Exhausted these 4 major issues, others remain, equally important. Among them there is that of transport and dedicated infrastructures able to connect the production points with those of consumption. The choice of the type of infrastructure will naturally also depend on the location of the production and consumption poles and the technologies which will be more convenient for transporting hydrogen, also in light of the end uses to which it will be destined. If in an initial phase the market will probably have a local or even internal dimension to individual industrial clusters, the expectation is that in the medium and long term the hydrogen market will take on a national and then community dimension, open to exchanges with some non-European countries.

The planning of transport infrastructures and the definition of their financing and use methods have numerous profiles of interest from an economic and regulatory point of view.

A first point already highlighted in the European Hydrogen Strategy is the need to regulate access and use of infrastructures in a pro-competitive manner. A second critical point concerns the planning and financing of transport infrastructures, also in light of the gradual erosion, in the medium and long term, of the weight of natural gas in the European energy mix. In this sense, see the opinion of the Commission Vice-President Frans Timmermans.

The discussion revolves in particular around 3 closely related themes:

• The possibility of reusing existing gas pipelines for the transport of hydrogen in mixed or pure form.
• The methods of financing the adaptations to existing infrastructures and the construction of any new infrastructures.
• Long-term planning of infrastructure development.

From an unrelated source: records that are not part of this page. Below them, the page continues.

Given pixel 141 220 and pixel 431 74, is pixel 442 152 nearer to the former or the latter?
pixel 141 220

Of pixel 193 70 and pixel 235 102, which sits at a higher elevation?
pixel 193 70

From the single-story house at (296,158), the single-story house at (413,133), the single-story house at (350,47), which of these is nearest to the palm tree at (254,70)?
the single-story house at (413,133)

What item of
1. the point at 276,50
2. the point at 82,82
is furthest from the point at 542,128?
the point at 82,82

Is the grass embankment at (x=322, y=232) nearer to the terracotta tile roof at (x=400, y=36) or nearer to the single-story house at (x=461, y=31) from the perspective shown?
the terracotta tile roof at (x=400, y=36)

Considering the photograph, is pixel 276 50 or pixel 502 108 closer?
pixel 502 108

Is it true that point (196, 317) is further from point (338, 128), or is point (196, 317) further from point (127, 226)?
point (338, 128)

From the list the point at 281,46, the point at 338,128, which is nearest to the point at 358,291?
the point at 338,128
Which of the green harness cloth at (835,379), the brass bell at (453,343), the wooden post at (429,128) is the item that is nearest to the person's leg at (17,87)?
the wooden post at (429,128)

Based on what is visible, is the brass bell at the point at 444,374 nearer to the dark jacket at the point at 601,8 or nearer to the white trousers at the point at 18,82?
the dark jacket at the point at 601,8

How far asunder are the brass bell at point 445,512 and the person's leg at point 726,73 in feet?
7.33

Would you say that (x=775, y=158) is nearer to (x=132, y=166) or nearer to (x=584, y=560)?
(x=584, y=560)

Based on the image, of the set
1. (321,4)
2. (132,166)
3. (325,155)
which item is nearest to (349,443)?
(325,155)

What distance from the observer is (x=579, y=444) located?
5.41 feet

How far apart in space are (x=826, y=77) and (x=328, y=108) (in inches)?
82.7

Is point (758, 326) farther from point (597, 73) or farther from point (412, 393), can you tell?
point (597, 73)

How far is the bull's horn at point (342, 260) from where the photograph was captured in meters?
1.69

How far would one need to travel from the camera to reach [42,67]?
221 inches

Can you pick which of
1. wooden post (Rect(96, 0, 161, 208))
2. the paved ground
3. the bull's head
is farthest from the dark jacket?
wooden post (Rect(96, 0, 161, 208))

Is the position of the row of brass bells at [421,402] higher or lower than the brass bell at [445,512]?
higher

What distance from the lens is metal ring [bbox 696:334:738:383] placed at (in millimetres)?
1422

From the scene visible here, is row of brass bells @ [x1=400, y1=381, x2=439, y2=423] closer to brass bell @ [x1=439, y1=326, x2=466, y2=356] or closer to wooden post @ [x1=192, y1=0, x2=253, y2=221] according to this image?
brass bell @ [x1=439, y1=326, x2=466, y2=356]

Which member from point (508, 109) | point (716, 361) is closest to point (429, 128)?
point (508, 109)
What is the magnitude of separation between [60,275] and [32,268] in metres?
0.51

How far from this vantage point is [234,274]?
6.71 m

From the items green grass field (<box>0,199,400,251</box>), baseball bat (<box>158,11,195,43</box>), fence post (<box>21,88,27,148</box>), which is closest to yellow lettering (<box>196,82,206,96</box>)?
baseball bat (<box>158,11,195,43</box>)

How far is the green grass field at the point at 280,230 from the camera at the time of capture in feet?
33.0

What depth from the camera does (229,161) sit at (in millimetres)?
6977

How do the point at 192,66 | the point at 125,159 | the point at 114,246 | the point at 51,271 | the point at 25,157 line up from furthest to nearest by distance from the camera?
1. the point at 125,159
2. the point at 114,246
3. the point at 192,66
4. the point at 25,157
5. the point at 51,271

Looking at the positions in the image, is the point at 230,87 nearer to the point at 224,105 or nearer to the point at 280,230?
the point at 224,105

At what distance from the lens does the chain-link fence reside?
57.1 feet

At the end of this review of the open problems, it is interesting to note that in the spring of this year several gas network operators have already organized themselves to propose a vision for a possible European hydrogen network, largely based on the repurposing of the existing gas networks and with the introduction of some new dedicated transport lines.

In order for the transition to be sustainable also from an economic and social point of view, it will be crucial that policy makers develop an organic and forward-looking action plan, envisage accompanying measures for the downstream segments of the supply chain and promote the development of skills and collaborations also at the local authorities concerned. Given the extent of the change expected in the medium term, it will also be very important to monitor the perceptions of citizens and communities and ensure information and transparency measures, in order to prevent the development of conflicts which could slow down or hinder the transformation of the system energy as a whole.

Italy is in a delicate position with respect to the issue of hydrogen, being among the European countries with the highest weight of natural gas on the total consumption of primary energy. This feature can be a strength, thanks to the possibility of exploiting and/or upgrading the existing infrastructures and connections with the countries of North Africa, but also a weakness, if the companies in the gas sector are not put in the right conditions to undertake an efficient transformation process (see Position Paper n. 178).